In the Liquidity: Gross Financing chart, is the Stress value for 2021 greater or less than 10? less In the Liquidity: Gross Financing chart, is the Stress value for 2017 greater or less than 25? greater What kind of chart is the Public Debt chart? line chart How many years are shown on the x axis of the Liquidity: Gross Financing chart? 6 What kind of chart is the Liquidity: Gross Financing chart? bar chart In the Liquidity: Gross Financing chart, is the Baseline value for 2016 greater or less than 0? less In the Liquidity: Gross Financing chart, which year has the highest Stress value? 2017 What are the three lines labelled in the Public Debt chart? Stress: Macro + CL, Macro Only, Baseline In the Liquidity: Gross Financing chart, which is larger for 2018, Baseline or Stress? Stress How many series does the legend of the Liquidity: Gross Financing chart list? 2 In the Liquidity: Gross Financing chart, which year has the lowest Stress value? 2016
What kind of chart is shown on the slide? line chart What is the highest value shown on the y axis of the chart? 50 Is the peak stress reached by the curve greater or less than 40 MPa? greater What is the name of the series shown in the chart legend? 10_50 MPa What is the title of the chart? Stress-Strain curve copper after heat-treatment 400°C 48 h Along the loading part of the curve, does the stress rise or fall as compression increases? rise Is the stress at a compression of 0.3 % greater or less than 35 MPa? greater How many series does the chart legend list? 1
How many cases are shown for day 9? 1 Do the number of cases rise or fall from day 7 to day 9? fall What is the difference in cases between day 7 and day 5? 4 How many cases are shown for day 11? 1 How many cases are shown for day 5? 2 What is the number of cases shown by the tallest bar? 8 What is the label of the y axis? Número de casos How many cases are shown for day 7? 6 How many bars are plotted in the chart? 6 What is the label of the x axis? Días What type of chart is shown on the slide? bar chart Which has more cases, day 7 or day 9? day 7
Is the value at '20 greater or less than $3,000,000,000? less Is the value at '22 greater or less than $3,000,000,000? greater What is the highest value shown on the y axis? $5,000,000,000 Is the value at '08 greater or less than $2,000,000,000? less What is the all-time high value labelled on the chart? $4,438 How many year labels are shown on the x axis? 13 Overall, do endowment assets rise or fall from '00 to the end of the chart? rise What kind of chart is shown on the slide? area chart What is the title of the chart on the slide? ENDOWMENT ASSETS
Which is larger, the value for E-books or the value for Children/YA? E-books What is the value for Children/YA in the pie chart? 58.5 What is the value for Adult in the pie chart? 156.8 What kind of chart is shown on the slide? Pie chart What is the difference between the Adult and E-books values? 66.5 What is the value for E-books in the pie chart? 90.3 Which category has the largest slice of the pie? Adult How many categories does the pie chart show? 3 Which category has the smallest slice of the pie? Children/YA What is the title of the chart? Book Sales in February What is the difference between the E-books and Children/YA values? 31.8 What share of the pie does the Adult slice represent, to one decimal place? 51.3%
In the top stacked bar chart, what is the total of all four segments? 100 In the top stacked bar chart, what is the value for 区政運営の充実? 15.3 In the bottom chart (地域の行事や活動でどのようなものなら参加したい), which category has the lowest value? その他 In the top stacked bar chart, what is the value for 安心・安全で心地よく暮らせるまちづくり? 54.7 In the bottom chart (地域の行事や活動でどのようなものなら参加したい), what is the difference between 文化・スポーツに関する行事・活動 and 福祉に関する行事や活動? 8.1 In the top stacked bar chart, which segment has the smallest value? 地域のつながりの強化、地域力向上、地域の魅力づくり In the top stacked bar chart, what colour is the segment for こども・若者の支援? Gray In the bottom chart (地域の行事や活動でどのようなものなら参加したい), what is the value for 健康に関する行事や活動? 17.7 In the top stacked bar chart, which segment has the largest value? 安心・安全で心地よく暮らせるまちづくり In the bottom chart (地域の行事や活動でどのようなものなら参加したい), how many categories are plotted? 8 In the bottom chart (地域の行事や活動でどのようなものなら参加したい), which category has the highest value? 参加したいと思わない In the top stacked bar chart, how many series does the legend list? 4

+ + + + + + +

[PROMPT] Rewrite every item, replacing each occurrence of "greater or less than" with "above or below" and keeping all other wording unchanged.

[EXERCISE SOLUTION]
In the Liquidity: Gross Financing chart, is the Stress value for 2021 above or below 10? less In the Liquidity: Gross Financing chart, is the Stress value for 2017 above or below 25? greater What kind of chart is the Public Debt chart? line chart How many years are shown on the x axis of the Liquidity: Gross Financing chart? 6 What kind of chart is the Liquidity: Gross Financing chart? bar chart In the Liquidity: Gross Financing chart, is the Baseline value for 2016 above or below 0? less In the Liquidity: Gross Financing chart, which year has the highest Stress value? 2017 What are the three lines labelled in the Public Debt chart? Stress: Macro + CL, Macro Only, Baseline In the Liquidity: Gross Financing chart, which is larger for 2018, Baseline or Stress? Stress How many series does the legend of the Liquidity: Gross Financing chart list? 2 In the Liquidity: Gross Financing chart, which year has the lowest Stress value? 2016
What kind of chart is shown on the slide? line chart What is the highest value shown on the y axis of the chart? 50 Is the peak stress reached by the curve above or below 40 MPa? greater What is the name of the series shown in the chart legend? 10_50 MPa What is the title of the chart? Stress-Strain curve copper after heat-treatment 400°C 48 h Along the loading part of the curve, does the stress rise or fall as compression increases? rise Is the stress at a compression of 0.3 % above or below 35 MPa? greater How many series does the chart legend list? 1
How many cases are shown for day 9? 1 Do the number of cases rise or fall from day 7 to day 9? fall What is the difference in cases between day 7 and day 5? 4 How many cases are shown for day 11? 1 How many cases are shown for day 5? 2 What is the number of cases shown by the tallest bar? 8 What is the label of the y axis? Número de casos How many cases are shown for day 7? 6 How many bars are plotted in the chart? 6 What is the label of the x axis? Días What type of chart is shown on the slide? bar chart Which has more cases, day 7 or day 9? day 7
Is the value at '20 above or below $3,000,000,000? less Is the value at '22 above or below $3,000,000,000? greater What is the highest value shown on the y axis? $5,000,000,000 Is the value at '08 above or below $2,000,000,000? less What is the all-time high value labelled on the chart? $4,438 How many year labels are shown on the x axis? 13 Overall, do endowment assets rise or fall from '00 to the end of the chart? rise What kind of chart is shown on the slide? area chart What is the title of the chart on the slide? ENDOWMENT ASSETS
Which is larger, the value for E-books or the value for Children/YA? E-books What is the value for Children/YA in the pie chart? 58.5 What is the value for Adult in the pie chart? 156.8 What kind of chart is shown on the slide? Pie chart What is the difference between the Adult and E-books values? 66.5 What is the value for E-books in the pie chart? 90.3 Which category has the largest slice of the pie? Adult How many categories does the pie chart show? 3 Which category has the smallest slice of the pie? Children/YA What is the title of the chart? Book Sales in February What is the difference between the E-books and Children/YA values? 31.8 What share of the pie does the Adult slice represent, to one decimal place? 51.3%
In the top stacked bar chart, what is the total of all four segments? 100 In the top stacked bar chart, what is the value for 区政運営の充実? 15.3 In the bottom chart (地域の行事や活動でどのようなものなら参加したい), which category has the lowest value? その他 In the top stacked bar chart, what is the value for 安心・安全で心地よく暮らせるまちづくり? 54.7 In the bottom chart (地域の行事や活動でどのようなものなら参加したい), what is the difference between 文化・スポーツに関する行事・活動 and 福祉に関する行事や活動? 8.1 In the top stacked bar chart, which segment has the smallest value? 地域のつながりの強化、地域力向上、地域の魅力づくり In the top stacked bar chart, what colour is the segment for こども・若者の支援? Gray In the bottom chart (地域の行事や活動でどのようなものなら参加したい), what is the value for 健康に関する行事や活動? 17.7 In the top stacked bar chart, which segment has the largest value? 安心・安全で心地よく暮らせるまちづくり In the bottom chart (地域の行事や活動でどのようなものなら参加したい), how many categories are plotted? 8 In the bottom chart (地域の行事や活動でどのようなものなら参加したい), which category has the highest value? 参加したいと思わない In the top stacked bar chart, how many series does the legend list? 4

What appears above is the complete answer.